The Ruling on Appeal
The appellate court agreed with Meras that Section 9 contained an express, unambiguous and universal waiver of the parties’ liability to each other for economic damages resulting from a breach of the agreement, regardless of what caused the damages. But a lawsuit for breach of contract was not precluded so long as only noneconomic recovery — for example, asking for specific performance or a declaratory judgment — was sought. Consistent with the court’s effort to reconcile Sections 9 and 18, it said that by means of Section 18 the parties carved out from the damages exclusion recovery of attorneys’ fees and costs for prevailing in a contract action seeking only equitable relief.
CH2O maintained that the court misconstrued the parties’ intent as to the meaning of Section 9. Finding Section 9 to be unambiguous, the court declined to interpret it based on evidence outside the four corners of that section. (Interestingly, however, the court went on to surmise that perhaps the reason for Section 9’s exclusion of monetary damages was that, as business partners, the companies “depend on each other’s financial stability to execute a successful business strategy.” )
Although Section 9 might appear to be strange, it left little room for interpretation. The appeals court found that both companies engaged in drafting and negotiating their contract. Therefore, the court concluded that Section 9 should be enforced precisely as written. The lesson is that a party acts at its peril by assuming that a contract provision will be interpreted by a court to incorporate terms not actually included.

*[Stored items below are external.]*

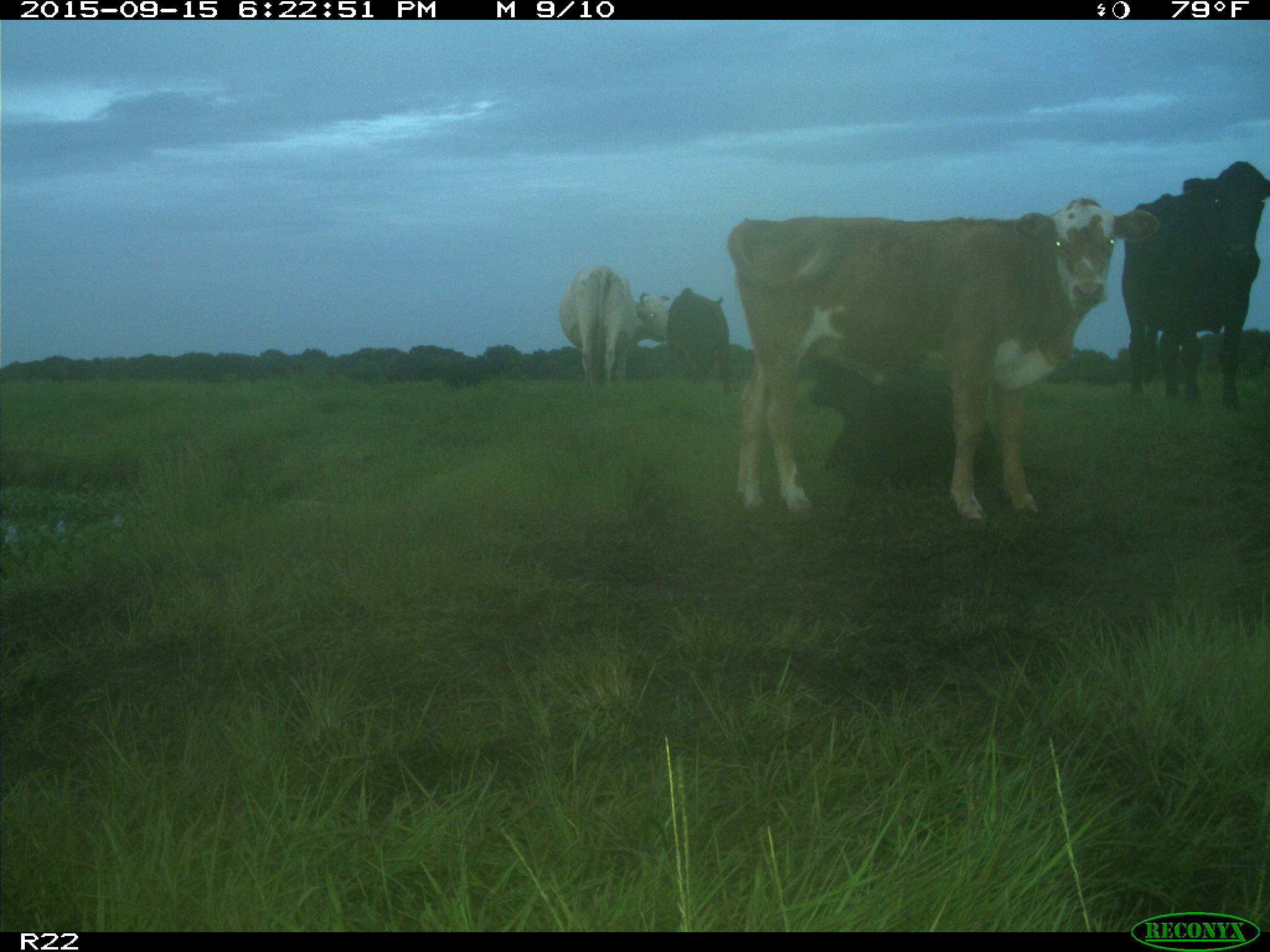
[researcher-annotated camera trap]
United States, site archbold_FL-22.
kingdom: Animalia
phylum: Chordata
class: Mammalia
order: Artiodactyla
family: Bovidae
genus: Bos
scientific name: Bos taurus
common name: domestic cow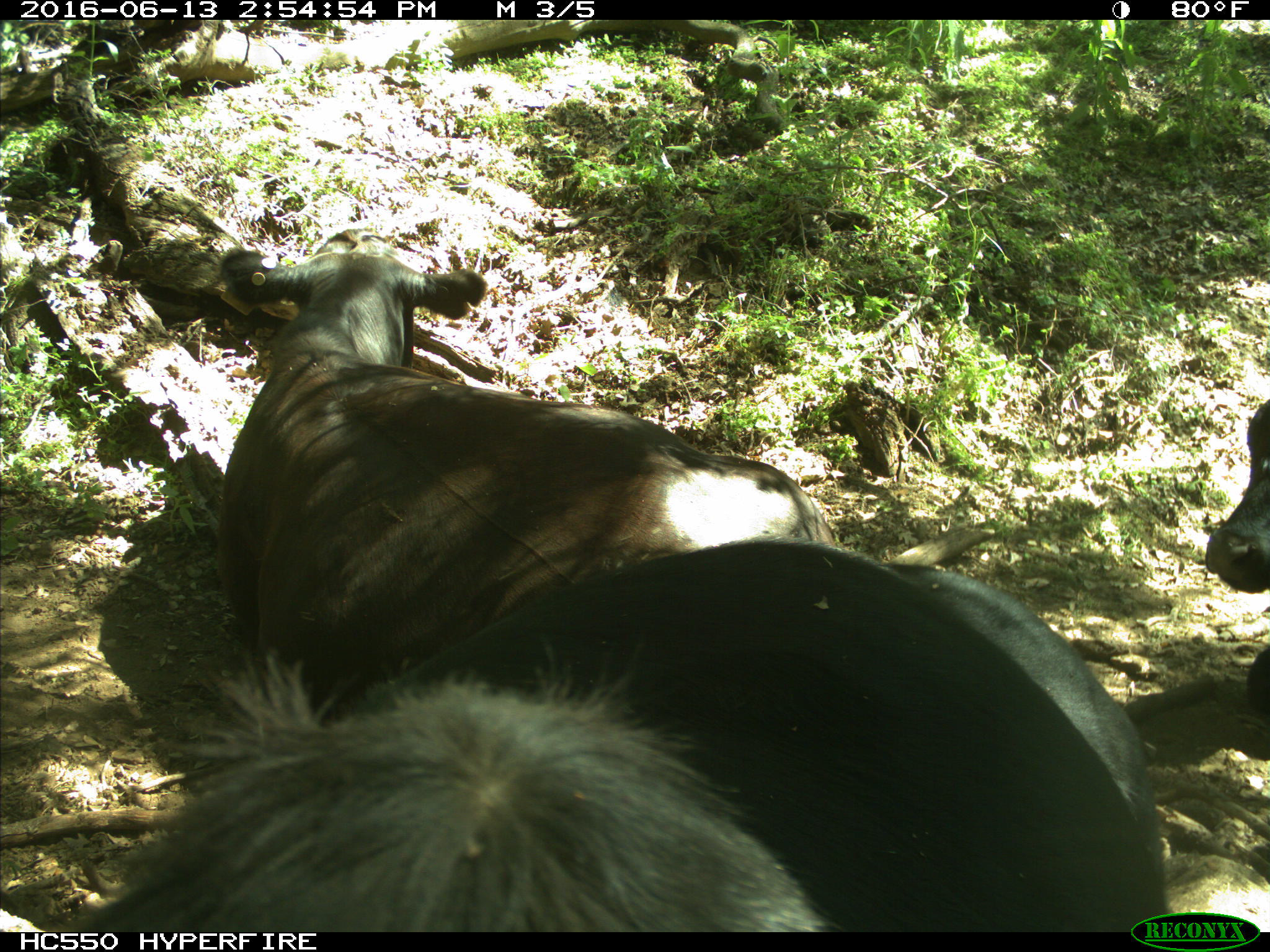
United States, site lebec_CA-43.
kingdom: Animalia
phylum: Chordata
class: Mammalia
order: Artiodactyla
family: Bovidae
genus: Bos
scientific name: Bos taurus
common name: domestic cow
Bos taurus (domestic cow).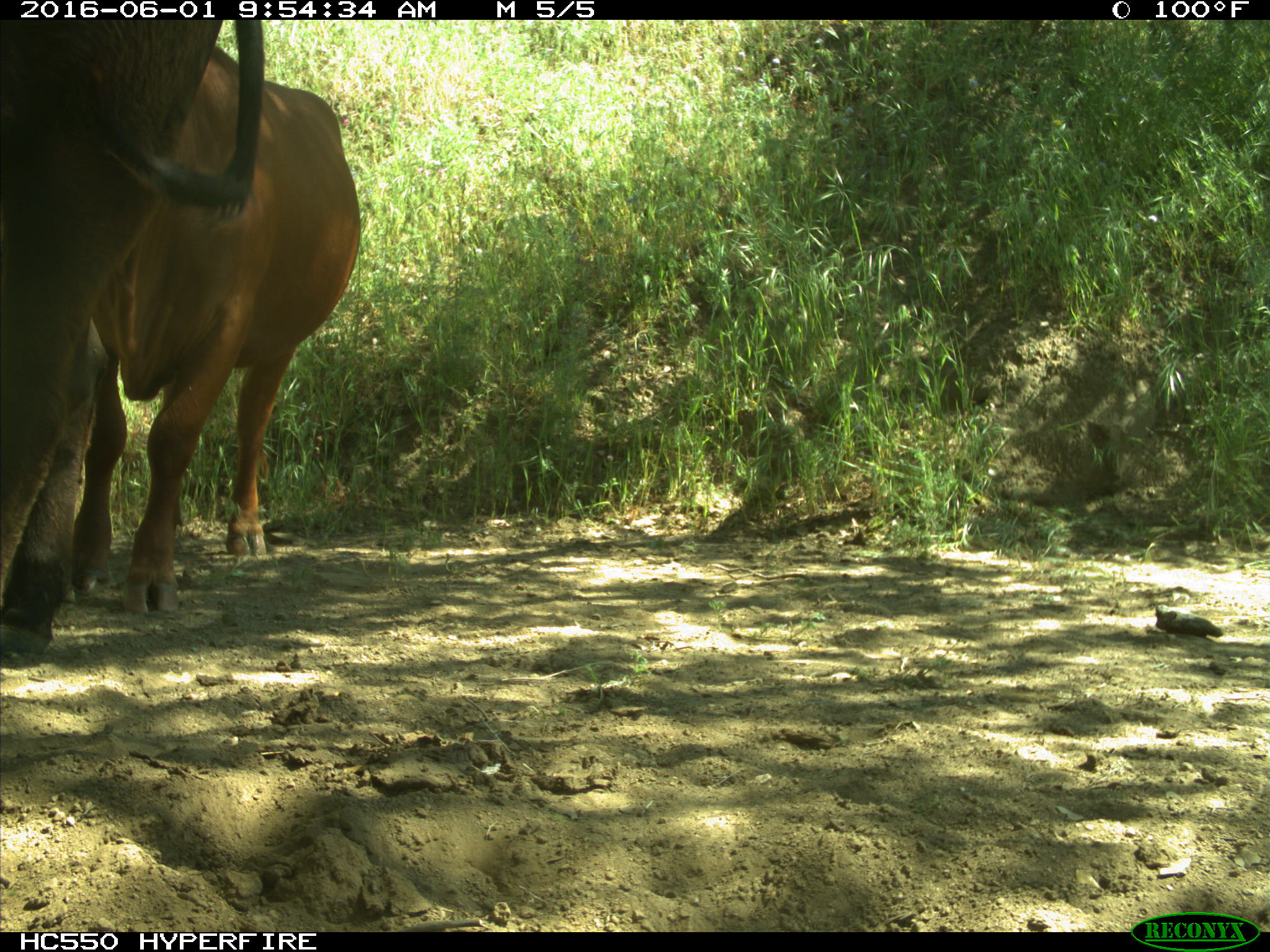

These two companies have litigated against each other before. Meras’ employment of several CH2O’s employees, who allegedly were subject to non-compete agreements with CH2O, was the subject of Northern District of California court rulings in August 2012 and January 2013. In that litigation, Meras and the employees sued in California, seeking a determination that the non-competes were void (separately, CH2O sued the employees in Washington to enforce the agreements). The California federal court held that because the employees’ non-compete clauses required litigation in a Washington court construing the clauses under Washington (not California) law, the California lawsuit must be dismissed.